On the 25th May 2005 we were requested to eliminate the mailbox croceneraanarchica-at-inventati.org. This injunction was sent to the President of Investici, the association which manages the Autistici/Inventati server. The President forwarded the notification to the technical administrators of the site, and they performed the judges' demand after talking to their lawyers and having ascertained that they could not possibly counteract that censorship act.
Following that injunction, being parties to the case, we asked the Bologna Public Prosecution (in charge of the inquiry) to see the documents related to the proceedings we were involved in. Among such documents there were: a report by the ROS (the special corps of the Carabinieri, a police force belonging to the Army) that essentially aimed at fashioning a vision of the "insurrectional anarchic" movement, and a report by the DIGOS (the antiterrorism police) about the inquiry which had also involved the Postal Police operation on our server.
What caught our attention was a part of the DIGOS report in which the Postal Police was said to have examined the traffic of croce nera's newsletter. While doing this, they complained that, in order to confirm their suspects concerning the people who sent that newsletter, they sould have had to decrypt the communications going through some of the inquired people's web mailboxes. In the attachments to the DIGOS report it was expressly said that on the 06.15.2004, about a year before, the Postal Police had gone to the headquarters of Aruba.it asking them to open the autistici.org/inventati.org server and to extract from it the ssl certificates -- the keys they needed to decode the communication between a particular telephone number and the inventati.org/autistici.org webmail.
Being sure that noone in our association had ever been informed about that incident, we recalled our past communication with Aruba and remembered what the company's technicians had told us during a down we had suffered on that same 06.15.2004: they said that, incredible as it may be, there was a technical failure due to a trouble with the rack power supply.
Around mid July we have received the text of the warrant concerning the Aruba incident as well as all other relevant documents. Talking with our lawyers and with other legal consultants, we can raise two fundamental points:
- Despite everything, Aruba could and should have opposed the acquisition of our data, while giving us the responsibility of interacting with the police.

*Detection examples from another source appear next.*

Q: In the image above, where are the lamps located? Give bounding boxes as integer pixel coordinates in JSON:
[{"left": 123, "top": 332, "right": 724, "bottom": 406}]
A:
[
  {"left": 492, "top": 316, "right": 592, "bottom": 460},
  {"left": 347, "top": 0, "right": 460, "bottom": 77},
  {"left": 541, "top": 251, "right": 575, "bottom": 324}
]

- The operation carried out by the Postal Police reminds more a real seizure than a simple data acquisition, and this enforces the latter point.
Some important legal questions:
- Our server was housed by Aruba, so the computer belonged to us and we were liable for it. If this notion still has a meaning according to the legal code, we should have been informed about those requests and should have had the whole responsibility of reacting to that injunction.
- The operation of the Postal Police at the Aruba webfarm was carried out in such an obscure way that we cannot possibly know what data were actually acquired.
- Even if the police had only extracted the ssl certificates, they were able anyway to read not only the inquired mailbox, but any HTTPS communication going through our server, that is every mail passing through the 4,800 mailboxes and any message sent by the 30,000 people using every day the public and private mailing lists hosted by our server.